Records for the task START
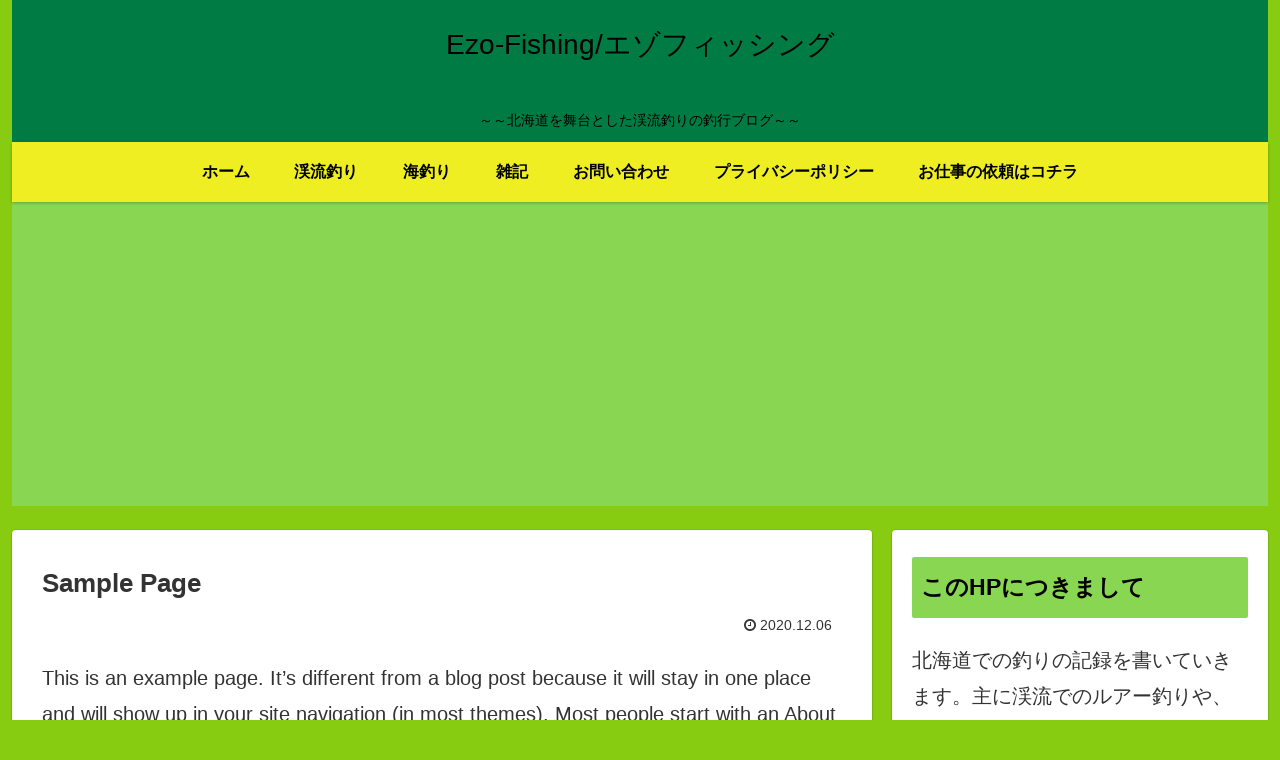

--- FILE ---
content_type: text/html; charset=utf-8
request_url: https://www.google.com/recaptcha/api2/aframe
body_size: 267
content:
<!DOCTYPE HTML><html><head><meta http-equiv="content-type" content="text/html; charset=UTF-8"></head><body><script nonce="4jnOdztCKoLtnW0MlxxBfg">/** Anti-fraud and anti-abuse applications only. See google.com/recaptcha */ try{var clients={'sodar':'https://pagead2.googlesyndication.com/pagead/sodar?'};window.addEventListener("message",function(a){try{if(a.source===window.parent){var b=JSON.parse(a.data);var c=clients[b['id']];if(c){var d=document.createElement('img');d.src=c+b['params']+'&rc='+(localStorage.getItem("rc::a")?sessionStorage.getItem("rc::b"):"");window.document.body.appendChild(d);sessionStorage.setItem("rc::e",parseInt(sessionStorage.getItem("rc::e")||0)+1);localStorage.setItem("rc::h",'1769413771996');}}}catch(b){}});window.parent.postMessage("_grecaptcha_ready", "*");}catch(b){}</script></body></html>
Records for the task END
→ Task: Nothing but a number is wanted here: please count the lines in the entries above that include the word "text".

→ Result of the exercise: 2